Zimino Onegliese

INGREDIENTS FOR 6 PEOPLE:

- 200 GR. BEANS of Conio CANNELLINI

- 1 PORRO

- 1 ONION

- 2 GARLIC CLUBS (PRIVATE OF THE SOUL)

- 2 CARROTS

- 1 LEG OF CELERY

- 150 GR YELLOW PUMPKIN

- 1 BUNCH BEETS OR HERBS

- HALF VERZA CABBAGE

- 1 TOMATO HEART OF RIPE OX

- 4 MEDIUM POTATOES

- 4 SPOONS OF EXTRA VIRGIN OLIVE OIL TAGGIASCO

Lorenzo's Amoretti brothers

- COARSE SALT

- 200 GR PURE PORK SAUSAGE

- 6 PORK RIBS

PREPARATION

Soak i Conio beans 12 hours before, clean and cut the vegetables as for the minestrone and wash them carefully. In a fairly large pot, fill it halfway with water and put it on the stove, (possibly with a flame spreader) when it is lukewarm, put the Conio beans ,Taggiasco Extra Virgin Olive Oil and salt. Then gradually add the other vegetables from the hardest to the most tender, bring to a boil and then lower the heat. Cook for one hour. Then add the pork ribs and the sausage cut into pieces and cook for another hour. If the zimino is consumed too much and thickens, add some vegetable broth. Serve hot with toasted bread rubbed with garlic (of vassalico) and black pepper Taggiasco Extra Virgin Olive Oil (better if new).

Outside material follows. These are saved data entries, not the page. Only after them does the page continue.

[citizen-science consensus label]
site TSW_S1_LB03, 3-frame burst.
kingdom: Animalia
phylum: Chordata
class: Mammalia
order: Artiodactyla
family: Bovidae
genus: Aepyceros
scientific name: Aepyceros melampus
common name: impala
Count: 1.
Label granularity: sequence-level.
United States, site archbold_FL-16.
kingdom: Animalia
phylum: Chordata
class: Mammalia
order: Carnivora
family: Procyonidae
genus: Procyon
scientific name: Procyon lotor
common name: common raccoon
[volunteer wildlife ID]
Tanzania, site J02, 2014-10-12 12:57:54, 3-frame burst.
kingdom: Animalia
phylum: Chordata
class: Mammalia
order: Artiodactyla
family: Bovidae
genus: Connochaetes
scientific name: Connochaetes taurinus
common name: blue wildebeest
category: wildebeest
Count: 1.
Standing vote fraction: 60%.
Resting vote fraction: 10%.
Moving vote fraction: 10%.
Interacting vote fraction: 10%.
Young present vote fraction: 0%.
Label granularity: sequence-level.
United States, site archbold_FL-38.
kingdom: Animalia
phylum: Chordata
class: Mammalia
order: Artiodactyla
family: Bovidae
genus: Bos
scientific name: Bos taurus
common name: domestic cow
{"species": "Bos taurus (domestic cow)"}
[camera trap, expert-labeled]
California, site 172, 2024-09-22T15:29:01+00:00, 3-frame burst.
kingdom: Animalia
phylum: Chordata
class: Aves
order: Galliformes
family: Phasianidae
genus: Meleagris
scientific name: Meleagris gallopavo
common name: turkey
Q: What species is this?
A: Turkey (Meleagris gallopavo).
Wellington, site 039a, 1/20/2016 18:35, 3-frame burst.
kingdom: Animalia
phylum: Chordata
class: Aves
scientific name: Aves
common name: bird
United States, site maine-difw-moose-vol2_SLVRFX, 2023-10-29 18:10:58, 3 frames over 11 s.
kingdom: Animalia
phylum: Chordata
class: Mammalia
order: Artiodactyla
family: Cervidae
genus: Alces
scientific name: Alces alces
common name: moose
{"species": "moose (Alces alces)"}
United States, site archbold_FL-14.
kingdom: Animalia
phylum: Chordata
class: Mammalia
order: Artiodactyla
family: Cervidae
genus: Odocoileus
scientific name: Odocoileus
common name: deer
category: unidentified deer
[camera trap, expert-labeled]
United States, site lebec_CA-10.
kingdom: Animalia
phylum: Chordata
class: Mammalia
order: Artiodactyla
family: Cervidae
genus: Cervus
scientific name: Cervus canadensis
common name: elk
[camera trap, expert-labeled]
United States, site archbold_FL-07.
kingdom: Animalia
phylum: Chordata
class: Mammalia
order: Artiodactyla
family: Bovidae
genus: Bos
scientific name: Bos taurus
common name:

Stroscia Ligure di Ponente

INGREDIENTS

  • 500 gr flour 00
  • 125 gr White granulated sugar + one for covering
  • a sachet of baking powder
  • the grated rind of one lemon
  • 1/2 glass of Vermouth
  • 250 g of Taggiasco Extra Virgin Olive Oil Fratelli Amoretti di Lorenzo

PREPARATION

Turn on the convection oven at 180 ° C.

In a bowl, mix the flour with the baking powder and sugar.
Add the vermouth, theTaggiasco F.lli Amoretti di Lorenzo oil and the grated zest of the lemon and work until they are completely incorporated.

Roll out the dough, which will be very compact, in a 28 cm cake tin lightly greased with someOil Taggiasca and crushing it with your fingertips.
Try to spread it no more than one centimeter high, otherwise it will tend to remain too soft inside, losing its characteristic crunchiness.
Sprinkle the surface with plenty of sugar.
Bake in the oven at 180 ° C for about 30 minutes.

Remove the Stroscia from the oven and let it cool before consuming it.